Can being charged to received unsolicited SMS from these criminals be legal? Seemingly so. Is there anything we can do about these cheats,  this abhorrent blight on the human race?  Yes, but only for some!  Each telco from AT &T to BT has their own block sequence, but  is not particularly effective when it comes to criminal activity, since they just come up on another number.  It is a bit like the fruitless efforts some governments go to when blocking websites. It takes seconds to change the IP.  In Bahrain for example: For Batelco,  Send an SMS to 5000 containing the following:  ‘BLOCK (space) ‘The offending short code’. In my case:  ‘BLOCK 95076’. This is a real low life den and should be raided with the culprits given at least 100 years in prison and a few more years just for good measure.
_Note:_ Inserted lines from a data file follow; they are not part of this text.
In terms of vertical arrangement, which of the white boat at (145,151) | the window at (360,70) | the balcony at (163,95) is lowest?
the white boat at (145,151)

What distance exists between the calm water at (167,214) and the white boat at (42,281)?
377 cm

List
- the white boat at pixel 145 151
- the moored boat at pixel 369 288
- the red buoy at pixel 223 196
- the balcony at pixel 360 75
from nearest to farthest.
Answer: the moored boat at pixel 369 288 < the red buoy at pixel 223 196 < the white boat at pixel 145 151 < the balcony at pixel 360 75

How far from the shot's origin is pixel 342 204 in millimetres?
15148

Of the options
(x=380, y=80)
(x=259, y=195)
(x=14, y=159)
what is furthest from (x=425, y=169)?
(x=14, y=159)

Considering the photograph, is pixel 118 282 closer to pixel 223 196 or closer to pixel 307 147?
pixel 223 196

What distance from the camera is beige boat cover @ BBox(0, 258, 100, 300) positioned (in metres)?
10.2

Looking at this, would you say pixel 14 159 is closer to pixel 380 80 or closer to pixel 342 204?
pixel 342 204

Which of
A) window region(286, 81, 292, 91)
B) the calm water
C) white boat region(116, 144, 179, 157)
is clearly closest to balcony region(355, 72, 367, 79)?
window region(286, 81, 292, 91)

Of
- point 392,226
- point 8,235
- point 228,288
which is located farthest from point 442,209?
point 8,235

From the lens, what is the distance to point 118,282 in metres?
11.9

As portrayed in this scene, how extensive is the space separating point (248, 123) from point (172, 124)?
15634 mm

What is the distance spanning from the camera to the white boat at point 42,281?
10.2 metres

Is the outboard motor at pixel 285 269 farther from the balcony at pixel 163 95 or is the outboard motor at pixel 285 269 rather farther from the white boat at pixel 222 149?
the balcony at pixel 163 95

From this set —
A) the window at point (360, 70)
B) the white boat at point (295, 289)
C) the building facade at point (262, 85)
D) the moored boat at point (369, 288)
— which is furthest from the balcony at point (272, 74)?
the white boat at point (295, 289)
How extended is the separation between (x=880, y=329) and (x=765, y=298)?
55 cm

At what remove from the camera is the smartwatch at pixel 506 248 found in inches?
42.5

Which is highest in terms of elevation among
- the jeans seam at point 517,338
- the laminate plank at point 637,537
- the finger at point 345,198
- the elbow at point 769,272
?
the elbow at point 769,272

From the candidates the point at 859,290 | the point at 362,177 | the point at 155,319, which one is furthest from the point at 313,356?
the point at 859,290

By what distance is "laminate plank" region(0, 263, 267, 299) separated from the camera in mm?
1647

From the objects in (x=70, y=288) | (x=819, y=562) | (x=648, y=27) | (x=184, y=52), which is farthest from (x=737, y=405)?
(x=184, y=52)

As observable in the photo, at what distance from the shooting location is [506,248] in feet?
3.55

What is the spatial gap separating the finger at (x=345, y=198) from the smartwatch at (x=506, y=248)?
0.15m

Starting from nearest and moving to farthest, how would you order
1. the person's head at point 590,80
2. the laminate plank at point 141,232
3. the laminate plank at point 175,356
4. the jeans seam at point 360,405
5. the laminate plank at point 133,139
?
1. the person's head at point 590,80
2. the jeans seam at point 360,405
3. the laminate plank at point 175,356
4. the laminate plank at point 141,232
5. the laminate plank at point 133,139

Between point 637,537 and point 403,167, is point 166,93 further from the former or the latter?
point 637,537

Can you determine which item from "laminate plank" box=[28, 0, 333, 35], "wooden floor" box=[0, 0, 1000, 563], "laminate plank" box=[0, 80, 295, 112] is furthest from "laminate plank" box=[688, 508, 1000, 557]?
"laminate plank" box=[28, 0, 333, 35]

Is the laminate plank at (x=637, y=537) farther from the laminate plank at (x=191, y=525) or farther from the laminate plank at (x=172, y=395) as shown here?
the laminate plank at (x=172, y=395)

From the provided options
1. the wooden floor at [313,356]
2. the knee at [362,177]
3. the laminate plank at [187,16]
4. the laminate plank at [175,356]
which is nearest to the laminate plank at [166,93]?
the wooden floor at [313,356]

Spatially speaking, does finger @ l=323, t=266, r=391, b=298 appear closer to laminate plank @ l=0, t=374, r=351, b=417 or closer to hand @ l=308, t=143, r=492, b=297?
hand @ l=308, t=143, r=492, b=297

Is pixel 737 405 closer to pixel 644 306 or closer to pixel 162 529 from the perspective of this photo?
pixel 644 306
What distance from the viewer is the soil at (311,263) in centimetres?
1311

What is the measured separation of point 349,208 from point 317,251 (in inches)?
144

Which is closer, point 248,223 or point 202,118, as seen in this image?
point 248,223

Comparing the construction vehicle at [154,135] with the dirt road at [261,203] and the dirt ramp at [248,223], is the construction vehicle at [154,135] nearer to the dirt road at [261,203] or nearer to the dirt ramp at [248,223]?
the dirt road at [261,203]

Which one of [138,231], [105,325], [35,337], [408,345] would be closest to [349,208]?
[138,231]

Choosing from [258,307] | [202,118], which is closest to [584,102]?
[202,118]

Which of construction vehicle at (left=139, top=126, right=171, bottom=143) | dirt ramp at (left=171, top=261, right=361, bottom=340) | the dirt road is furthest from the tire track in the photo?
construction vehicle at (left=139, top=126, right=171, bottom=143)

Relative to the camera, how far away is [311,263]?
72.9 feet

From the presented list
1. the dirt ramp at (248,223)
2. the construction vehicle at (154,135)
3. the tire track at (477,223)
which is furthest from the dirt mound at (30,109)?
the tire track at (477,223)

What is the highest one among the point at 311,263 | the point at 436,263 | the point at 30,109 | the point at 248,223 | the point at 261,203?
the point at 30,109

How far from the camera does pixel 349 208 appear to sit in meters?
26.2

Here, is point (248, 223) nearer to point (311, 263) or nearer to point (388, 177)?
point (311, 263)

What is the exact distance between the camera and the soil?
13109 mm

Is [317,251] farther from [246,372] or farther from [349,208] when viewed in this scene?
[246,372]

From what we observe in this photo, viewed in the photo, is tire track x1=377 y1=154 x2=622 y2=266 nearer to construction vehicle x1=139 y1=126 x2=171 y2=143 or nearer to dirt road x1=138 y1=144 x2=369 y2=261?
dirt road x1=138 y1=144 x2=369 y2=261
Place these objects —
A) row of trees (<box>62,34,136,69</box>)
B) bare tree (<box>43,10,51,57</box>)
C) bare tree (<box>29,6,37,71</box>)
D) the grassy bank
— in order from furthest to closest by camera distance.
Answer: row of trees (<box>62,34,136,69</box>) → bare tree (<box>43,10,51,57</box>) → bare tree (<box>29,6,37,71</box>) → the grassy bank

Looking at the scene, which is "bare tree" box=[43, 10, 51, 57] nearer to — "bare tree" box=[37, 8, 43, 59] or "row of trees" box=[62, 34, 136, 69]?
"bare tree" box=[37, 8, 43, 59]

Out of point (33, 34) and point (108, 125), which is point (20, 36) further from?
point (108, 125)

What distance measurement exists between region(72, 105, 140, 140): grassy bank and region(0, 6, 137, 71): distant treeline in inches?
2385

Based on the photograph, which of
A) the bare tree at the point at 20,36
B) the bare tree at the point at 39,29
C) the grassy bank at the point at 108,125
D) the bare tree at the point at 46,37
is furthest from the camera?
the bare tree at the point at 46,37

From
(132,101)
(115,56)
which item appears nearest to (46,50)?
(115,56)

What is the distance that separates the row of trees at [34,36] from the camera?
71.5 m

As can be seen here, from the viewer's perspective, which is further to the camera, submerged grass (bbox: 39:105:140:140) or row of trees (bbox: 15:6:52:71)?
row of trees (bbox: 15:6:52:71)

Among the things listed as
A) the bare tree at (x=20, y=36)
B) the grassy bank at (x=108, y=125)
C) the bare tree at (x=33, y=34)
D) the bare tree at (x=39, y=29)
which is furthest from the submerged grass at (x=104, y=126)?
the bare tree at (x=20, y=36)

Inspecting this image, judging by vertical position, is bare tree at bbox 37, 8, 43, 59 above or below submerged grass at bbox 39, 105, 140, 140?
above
Execution would do, I don’t have issues with capital punishment and I am not the only one who calls for tougher sentencing.   Zain Bahrain use its own short code;   *600# and a list will come up. (In Arabic).  Select which numbers you DO NOT wish to receive messages from.   Again, if you know the source, you have already been knobbled or hacked.  Your credit is gone and your phone bill rising although you did absolutely nothing to sanction it.  Eventually the entire portfolio of each telecom company will have requested this code to be blocked, but long long long before then, the shadowy scum are attacking you with new codes, so STOP issuing them.

Where are the apps to stop this?   Making software for criminal purposes has always been more prolific than Godly stuff. One short term answer might be to do everything through Skype or Viper, even local calls.  Let the Telcos know we mean business. (Oh then they will try and ban that as well as they do in the U.A.E..  It is just wrong!) SMS should die anyway.  ‘Whatsapp’ is light years better.   Maybe it is time to have a ‘prove you are human’ code needed to be entered before you can send an SMS or make an international call. Maybe this Boku.com can help here. Before anyone can be charged for playing some game or entering some obvious scam, we have to physically register with Boku or any other payment gateway.  I don’t mean a hack register either.  Perhaps they issue you with a PIN only known to you.

We have despicable criminals getting very very fat causing misery and it is legal! More drastic measures could be implemented as well. We hear of retina recognition coming on Macs, how about new phones having that or  a  physical key which is programmed to your programmable Personal Identification Number (PIN). How difficult is that for manufacturers to build? That would be a very good idea.  Sort of similar to on-line banking, but a lot simpler.   The number could be based on your I.D. number and your date of birth or something when you register. I doubt it would stop the scammers, but it would definitely slow the scum down.  The same would apply to ‘ALL’ premium numbers.  You return a missed call; if it is a scam premium line, then a message should come and warn you or you have to enter this little code to proceed. The warnings are only in place now with premium lines used for legitimate business.   I would not object to premium numbers being used for legitimate charities for example;  ‘cancer research’.  Instead of you going out to some shop and dropping your pennies in a box, just dial their special premium line phone number and by doing so, you are making a donation.